O clima descontraído durou o restante do dia. Vez ou outra me pegava admirando Gabi que parecia feliz no meio de toda aquela bagunça. Todos a amavam e faziam de tudo para paparicar a criança. Meus pais estavam tão envolvidos com Gabi, como eu também estava, e aquele carinho parecia ser retribuído na mesma proporção.
Não desgrudei de Hanna nem por um momento. Um imã me atraía em sua direção a todo instante, e eu não me importava nem um pouco de demonstrar carinho e amor por ela mesmo estando na frente das pessoas. O mais incrível, é que ela também parecia não se incomodar, às vezes, eu até era surpreendida por sua mão buscando a minha ou me fazendo um carinho singelo.
Logo todos se despediram deixando apenas eu, Hanna e Gabriela, junto a meus pais.
– Bom, acho que nós já vamos também. Daqui a pouco essa princesinha aqui vai querer dormir. – Falei para meus pais passando a mão na cabeça de Gabi que estava sentada brincando com suas bonecas.
– Está cedo! Nós adoramos a casa cheia. – Meu pai falou sentando-se à minha frente.
– Vocês deveriam vir mais vezes aqui, e principalmente trazer a Gabriela para nos ver.
Pensei comigo mesmo que era óbvio que minha mãe faria um pedido daqueles.
– Pode deixar, mamãe. Prometo que nós vamos vir mais vezes. – Fui em sua direção para beijar seu rosto.

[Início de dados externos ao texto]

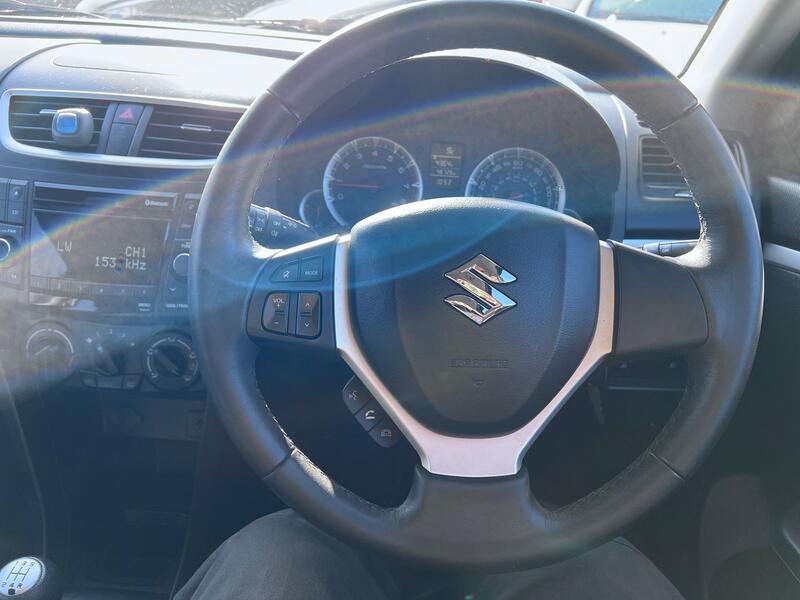 SUZUKI SWIFT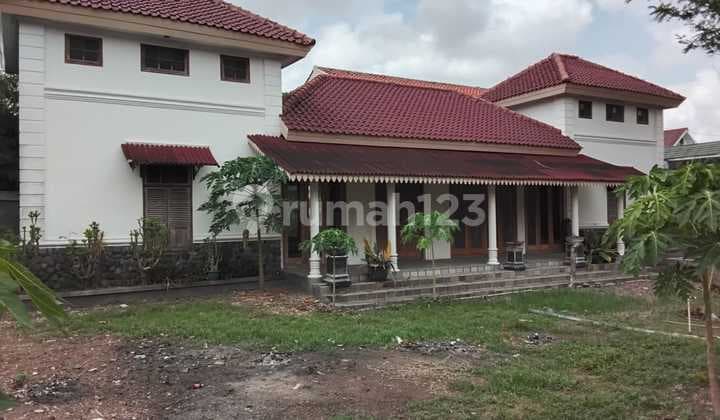 Classic 2-Story House Central Location Near Lempuyangan Station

– Estou muito feliz que vocês duas se resolveram. – Meu pai falou olhando diretamente para Hanna. – Sei do passado conturbado de vocês, mas sempre soube também do quanto minha filha tinha um sentimento forte por você, Hanna. E hoje, ver vocês assim juntas me faz perceber o quanto tinha que ser assim, uma pertencendo a outra.
– Eu amo sua filha, Sr. Marcos. Fiz muita besteira no passado, mas agora que a tenho novamente, lutarei sempre para nunca perdê-la.

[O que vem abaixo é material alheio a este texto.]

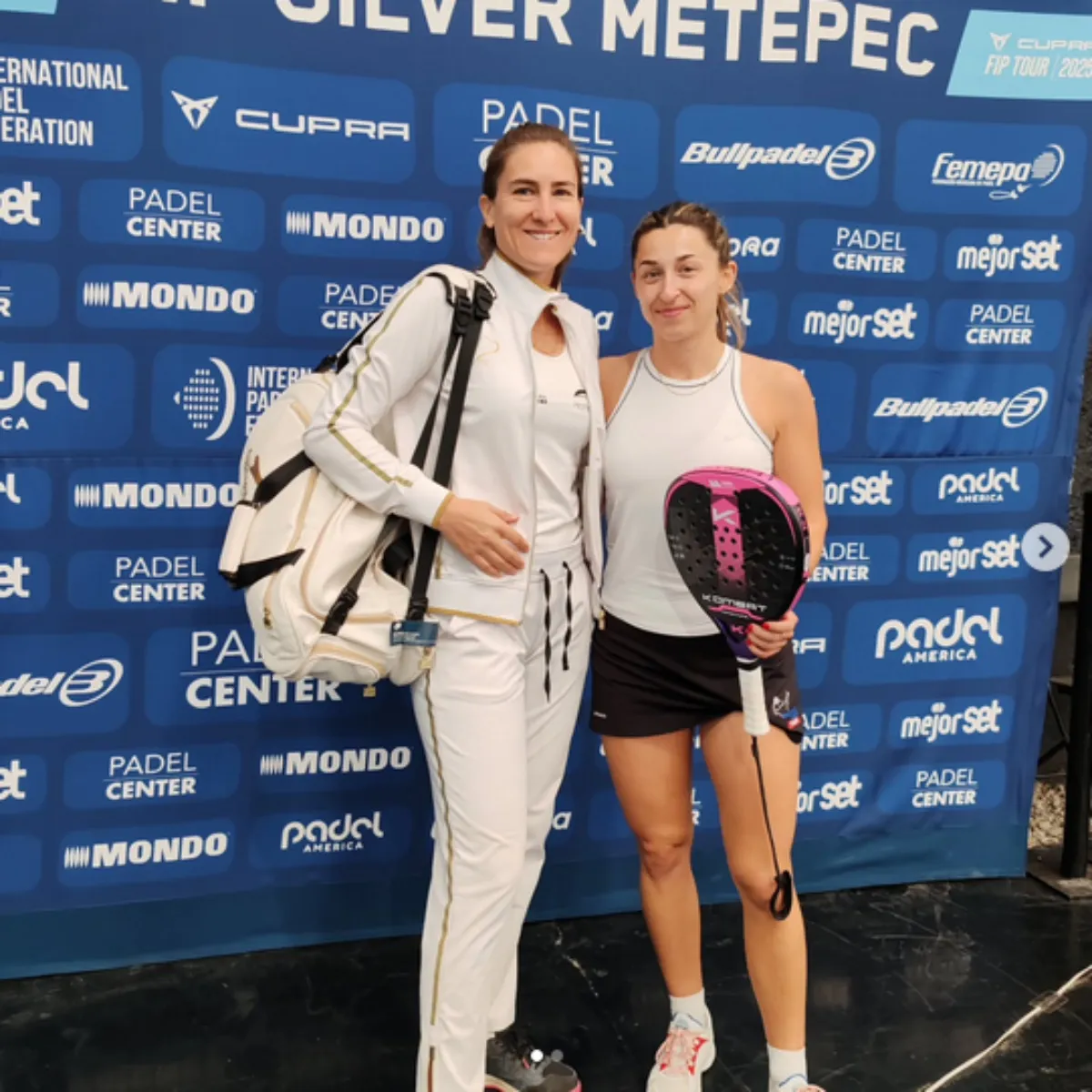 Andrea Koch compite profesionalmente en el pádel.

– Eu não tenho dúvidas disso, minha nora. E estou feliz demais por tê-la na nossa família. Ainda mais que nos trouxe um grande presente. – Ele apontou para a criança que estava alheia a toda aquela conversa.
– Ain, credo! Vamos deixar desse drama porque senão daqui a pouco eu choro. – Todos sorriam da minha brincadeira. – Bom, nós já vamos. Eu ligo avisando que chegamos bem.
Nos despedimos dos meus pais prometendo que logo estaríamos de volta, e garantindo que levaríamosGabi para visitá-los mais vezes.
Quando íamos em direção ao carro observei minha namorada com nossa pequena nos braços, pensei na tarde que tínhamos passado e foi impossível não chegar à conclusão que Micaela estava certa. Nós já éramos uma família. E era com elas que eu gostaria de estar para sempre.